Auch habe ein etwa­iger Fach­kräf­te­man­gel im Gesund­heits­we­sen kei­nen Ein­fluss auf die recht­li­che Beur­tei­lung des Vor­lie­gens von Ver­si­che­rungs­pflicht. Es sei nicht Auf­ga­be des Sozi­al­rech­tes durch Außer­kraft­set­zung von gesetz­li­chen Rege­lun­gen zur Stei­ge­rung der Attrak­ti­vi­tät eines Beru­fes bei­zu­tra­gen.

Die Fol­gen die­ser Ent­schei­dung

Die Ent­schei­dung des BSG hat für alle Ärz­te, die neben ihrer frei­be­ruf­li­chen Tätig­keit in eige­ner Pra­xis oder neben ihrer Tätig­keit als ange­stell­te Ärz­te in der ambu­lan­ten Ver­sor­gung auch als Hono­rar­ärz­te an einem Kran­ken­haus tätig sind, weit­rei­chen­de Bedeu­tung. Es ist davon aus­zu­ge­hen, dass die Kran­ken­haus­trä­ger kurz­fris­tig Ver­trags­än­de­run­gen vor­neh­men wer­den, um mit der Sozi­al­ver­si­che­rungs­pflicht umzu­ge­hen.

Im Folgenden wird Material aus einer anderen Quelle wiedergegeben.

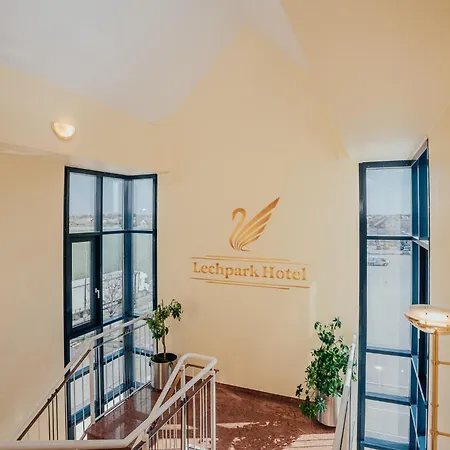 雷赫公园酒店 酒店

Kran­ken­haus­trä­gern wie­der­um kann nur drin­gend ange­ra­ten wer­den, die vor­lie­gen­den Ver­trä­ge zu prü­fen, gege­be­nen­falls umzu­stel­len und sich der gericht­li­chen Ent­schei­dung anzu­pas­sen. Sozi­al­ver­si­che­rungs­bei­trä­ge kön­nen grund­sätz­lich rück­wir­kend für 4 Kalen­der­jah­re gel­tend gemacht wer­den. Die Bei­trags­be­las­tung für den Arbeit­neh­mer- und Arbeit­ge­ber­an­teil an den Sozi­al­ver­si­che­rungs­bei­trä­gen trifft bei einer der­ar­ti­gen rück­wir­ken­den Berech­nung nahe­zu aus­schließ­lich den Arbeit­ge­ber! Ein Rück­griff auf den Arbeit­neh­mer ist nur in einem äußerst begrenz­ten Umfang gesetz­lich mög­lich.

Gege­be­nen­falls las­sen sich bei einer rück­wir­ken­den Ver­an­la­gung zu den Ver­si­che­rungs­bei­trä­gen im jewei­li­gen Ein­zel­fall Ver­trau­ens­schutz­ge­sichts­punk­te anfüh­ren, die einer rück­wir­ken­den Bei­trags­be­las­tung ent­ge­gen­ste­hen. Dies bedarf aller­dings im Ein­zel­fall einer genau­en Prü­fung.

In jedem Fall besteht bei den Hono­rar­ärz­ten, die bis­lang frei­be­ruf­lich in einem Kran­ken­haus tätig sind, nun­mehr drin­gen­der Hand­lungs­be­darf.